As an example, Agustin pointed to a shareholder resolution at Walmart submitted by an hourly worker and United for Respect member named Cynthia Murray. Her proposal sought an independent review of company policies and practices on workplace safety and violence, including gun violence. “As a 22-year Walmart associate,” Murray declared, “I am personally invested in keeping myself and my fellow associates safe at work.”
At Walmart’s annual meeting in May, Murray’s resolution received nearly 24% of the vote—well above the 20% threshold that proxy advisory firm Glass Lewis says should lead the board of directors to “engage with shareholders . . . and demonstrate some initial level of responsiveness.” Yet Walmart won’t meet with Murray, telling her in a letter that it already regularly reviews its protocols to “ensure a safe and healthy work environment.”
“If she were any other shareholder—not a worker—the vote would have triggered a dialogue,” Agustin said. “It’s very discouraging.”
Walmart declined to comment.
But the most straightforward approach is to make it easier for workers to unionize—something that has proven a very tall order despite a flurry of activity over the past few years by organized labor and soaring popularity for unions.

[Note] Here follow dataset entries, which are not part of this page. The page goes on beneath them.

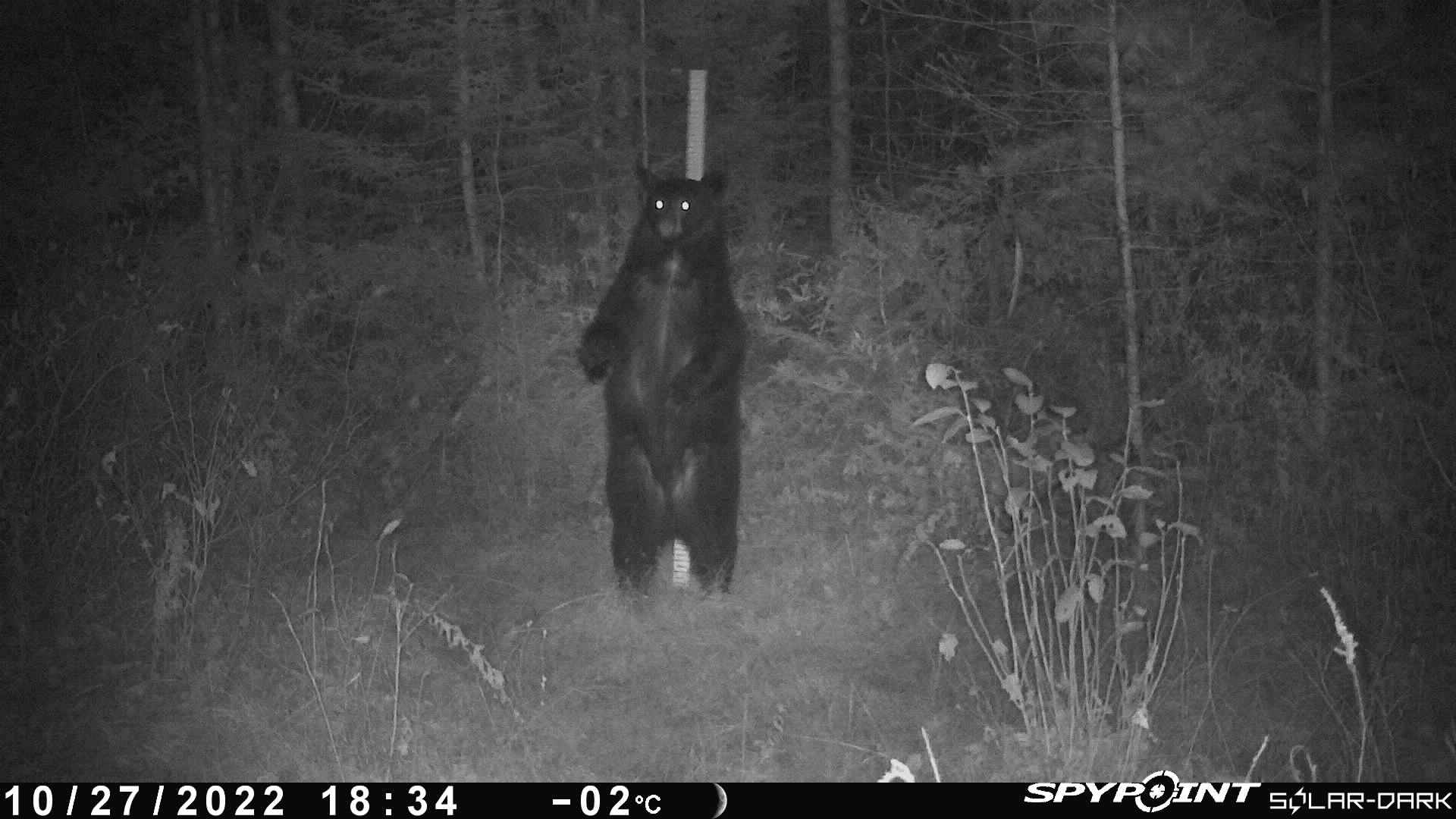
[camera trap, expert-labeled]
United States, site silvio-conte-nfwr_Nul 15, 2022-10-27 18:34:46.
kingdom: Animalia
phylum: Chordata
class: Mammalia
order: Carnivora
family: Ursidae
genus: Ursus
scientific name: Ursus americanus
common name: black bear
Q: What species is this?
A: Black bear (Ursus americanus).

In 2022, a mere 10.1% of American workers were unionized, the lowest rate on record.
As the hot labor summer fades to fall, it’s hard to be sure what will become of all of the high-profile union drives currently underway. But some are uneasy that even where labor organizers have made inroads, like at Starbucks, companies will take advantage of toothless labor laws and delay negotiating—and that worker excitement for a union will wither away. If that happens, “it’s going to be devastating,” said Sharon Block, executive director of the Center for Labor and a Just Economy at Harvard Law School.

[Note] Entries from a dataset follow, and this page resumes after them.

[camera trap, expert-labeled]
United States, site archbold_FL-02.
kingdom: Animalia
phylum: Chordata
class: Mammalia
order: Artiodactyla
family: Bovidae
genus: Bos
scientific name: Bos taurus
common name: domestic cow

Not only would that mark another setback for worker voice on the job, but it would imperil something much greater: a chance to elevate the voice of the working class in national affairs.
A rich body of scholarship has established a clear connection between union strength on the one hand and political stability and economic and social justice on the other. With unions diminished, “you create the room for demagogues to grow,” said Ray Marshall, who served as secretary of labor under President Jimmy Carter.

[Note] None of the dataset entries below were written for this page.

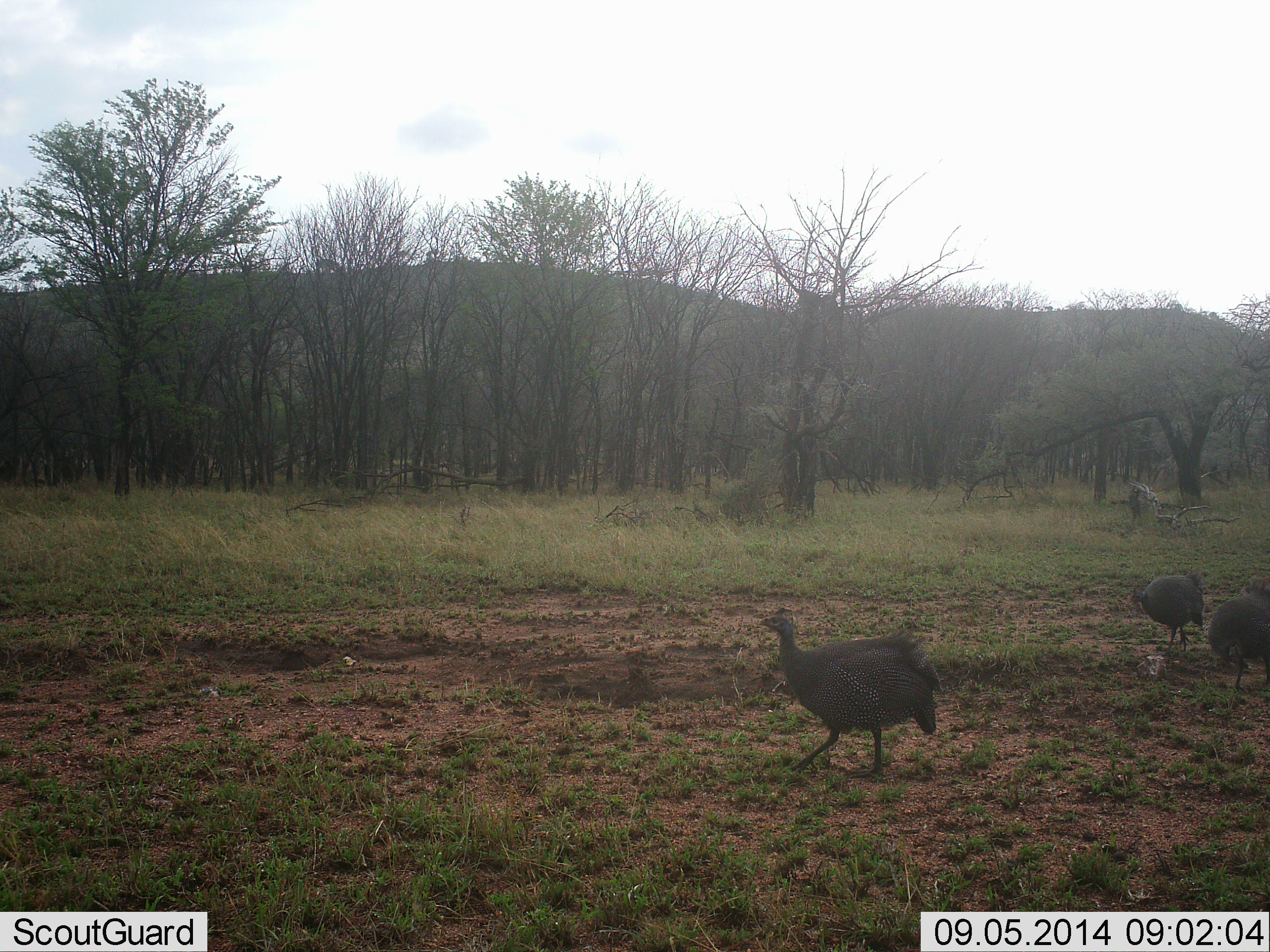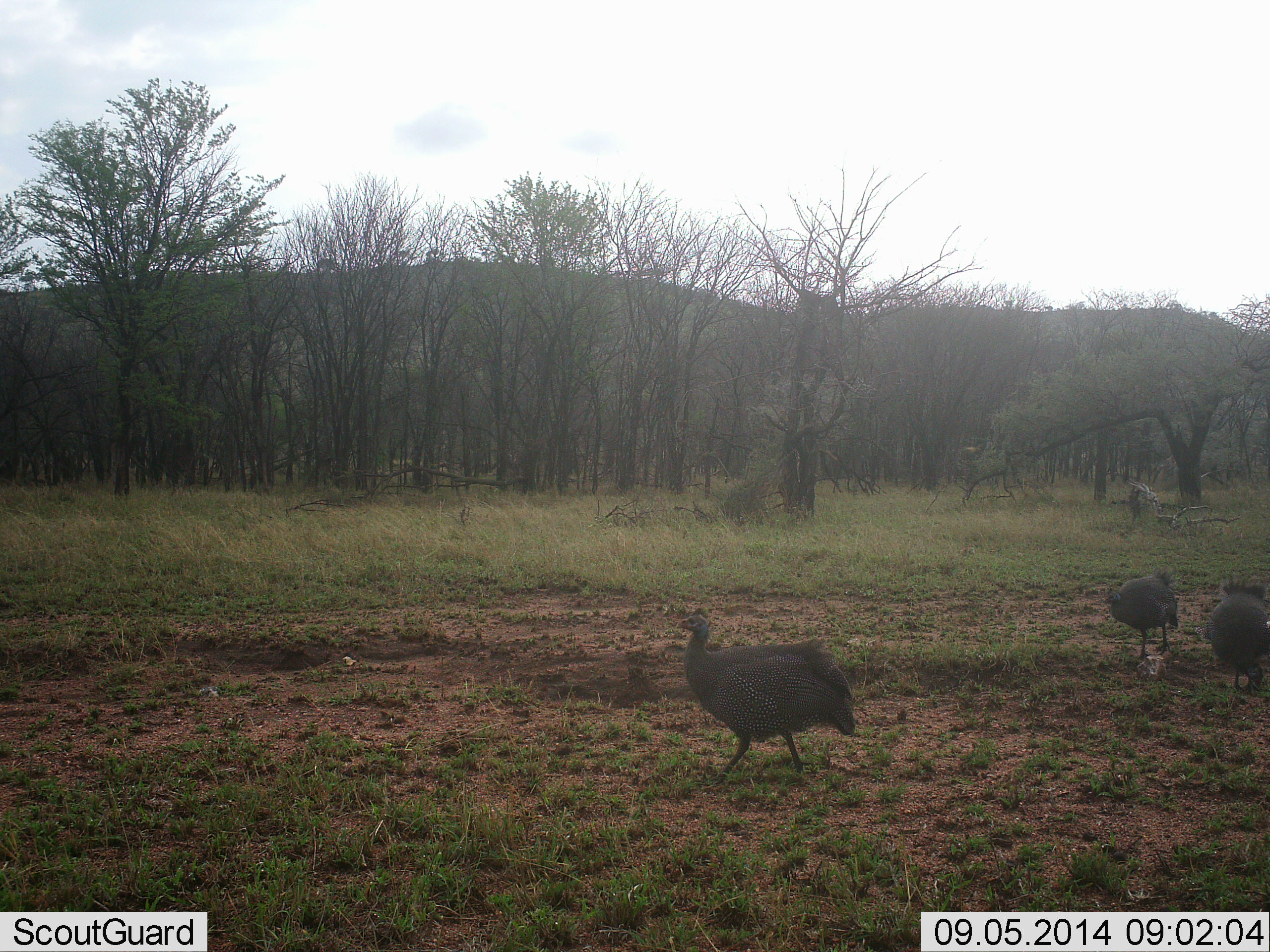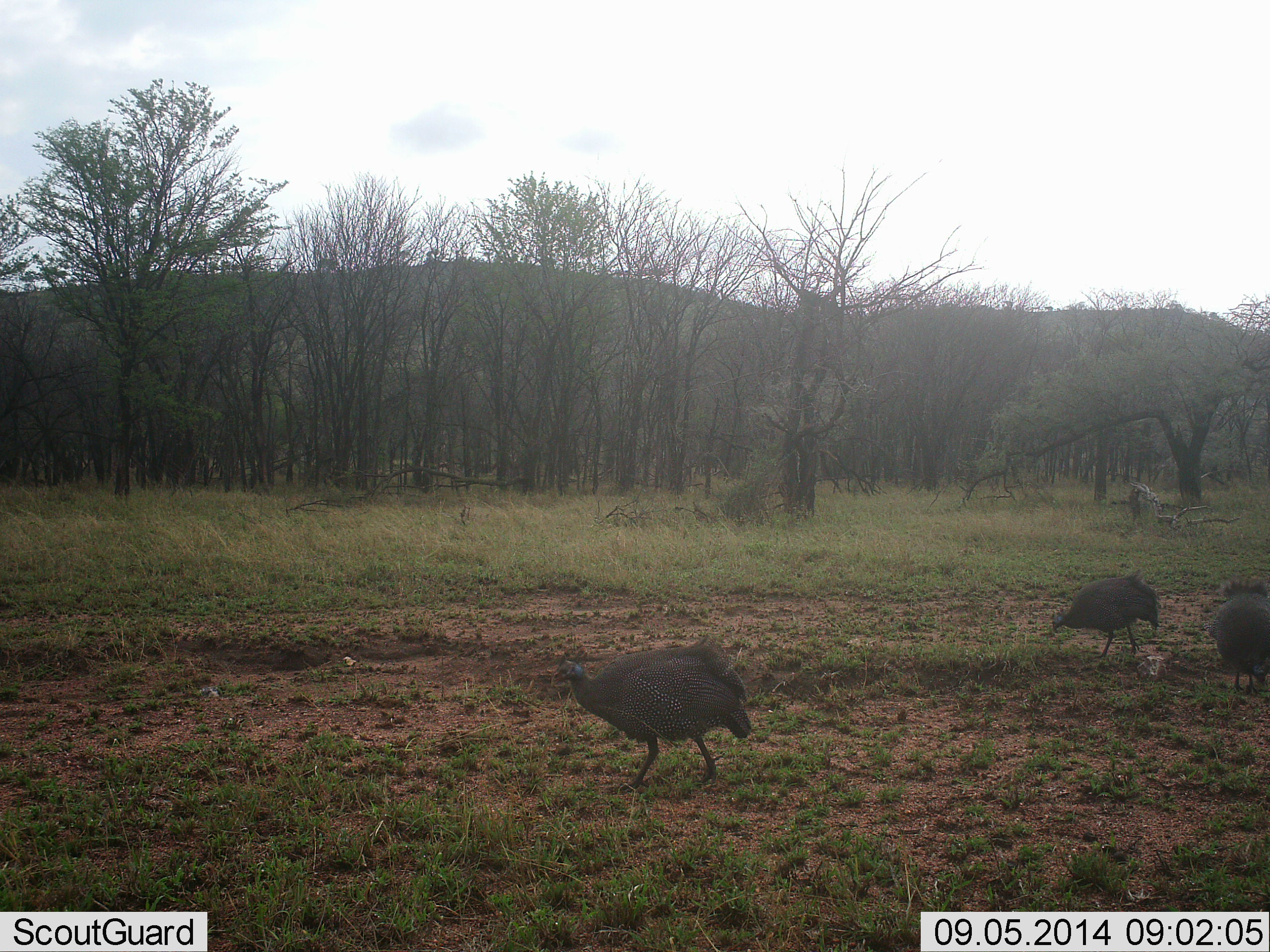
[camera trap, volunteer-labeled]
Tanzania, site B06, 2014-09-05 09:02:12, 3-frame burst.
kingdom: Animalia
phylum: Chordata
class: Aves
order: Galliformes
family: Numididae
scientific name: Numididae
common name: guinea fowl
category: guineafowl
Guineafowl (guinea fowl) (Numididae), count 3. Behavior (volunteer vote fractions): standing 9%, resting 0%, moving 91%, interacting 0%. Young present (vote fraction): 0%. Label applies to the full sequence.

By contrast, when unions had a more robust presence in the United States, representing a third or so of all workers in the 1950s and ’60s, organized labor played a key role in civil rights and other movements pushing for equality. “People want to know how to get involved,” said Ahlquist, the UC San Diego professor. “You get a very different answer if it’s coming from the Proud Boys than if it’s coming from a union.”
Dorian Warren, a political scientist and co-president of the nonprofit Community Change, echoed those sentiments. “If union density had stayed at 30%,” he said, “there would have never been a Trump. The weakening of worker voice leads to authoritarianism.”
As you dig into that Labor Day hot dog, it is a good time to remember: When employees’ voices are ignored or squelched, it is terrible for workplace democracy. It may be even worse for American democracy.